■ **Passage to read**:
+ + +
Terrified and torn, a young woman girl, seventeen, sacrificed so that her firstborn could have life.
For nine months, perfect innocence was knit together in her womb.
Yet on a blistery Milwaukee March day, she made a choice.
A choice of sacrifice. A choice of redemption. A choice of hope.
Decades later, a mom of five sits at her computer pondering just what that decision means.
I am the result of her choice, her sacrifice, her hope of a better life for a daughter.
Her decision that day has already impacted generations.
I can't imagine what it would be like to never know one's firstborn. As I reminisce on my first moments as a mother, the thought of transferring that holy time to another breaks my heart in two.
Yet, her decision to give me up for adoption, was one of the greatest gifts I have ever received.
As her heart shattered, mine formed. How can such an ironic dichotomy exist?
Psalms 139:13 declares that I was knit together in my mother's womb, but I firmly believe that the Lord saved the last stitching until six weeks after my birth when the final bonding was ultimately done with my forever family.
Honestly, I have never searched for my birth mother, nor felt that I was missing out on a precious part of my life. The "incomplete" feeling that so many adopted children wrestle with has never resonated with me.
But when our second son was born with a congenital birth disease, the "need to know" surfaced on a medical level. So many questions were asked with which I didn't have the answers, and I started pondering things on a logistical level, not an emotional one.
As I was bombarded with questions, it was the first time I truly started wondering about this woman who bore me years ago.
+ + +
■ **Task list**:
• A. Reproduce the adoption passage between "I can't imagine" and "ironic dichotomy exist?", inclusive, substituting "spirit" for every instance of "heart".
• B. According to the adoption passage, in what city and in what month did the young mother make her choice?
• C. Summarize the adoption passage in two sentences.

■ **Provided material**:
+ + +
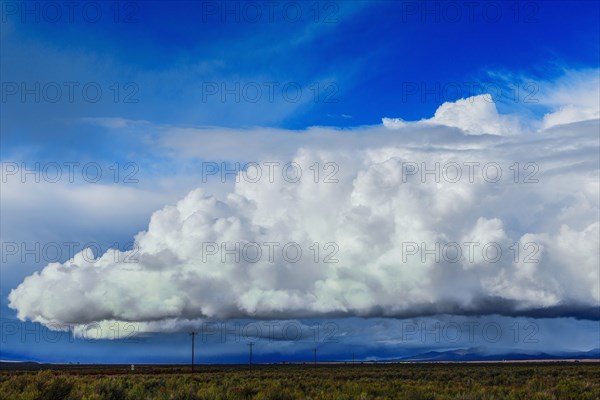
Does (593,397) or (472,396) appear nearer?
(472,396)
+ + +
■ **Solutions for each task**:
• A.
I can't imagine what it would be like to never know one's firstborn. As I reminisce on my first moments as a mother, the thought of transferring that holy time to another breaks my spirit in two.
Yet, her decision to give me up for adoption, was one of the greatest gifts I have ever received.
As her spirit shattered, mine formed. How can such an ironic dichotomy exist?

• B. Milwaukee, in March.

• C. A seventeen-year-old gave up her firstborn daughter for adoption, and that daughter, now a mother of five, considers the decision one of the greatest gifts she has ever received. She has never searched for her birth mother or felt incomplete, but when her second son was born with a congenital birth disease, medical questions she could not answer led her to wonder about the woman who bore her.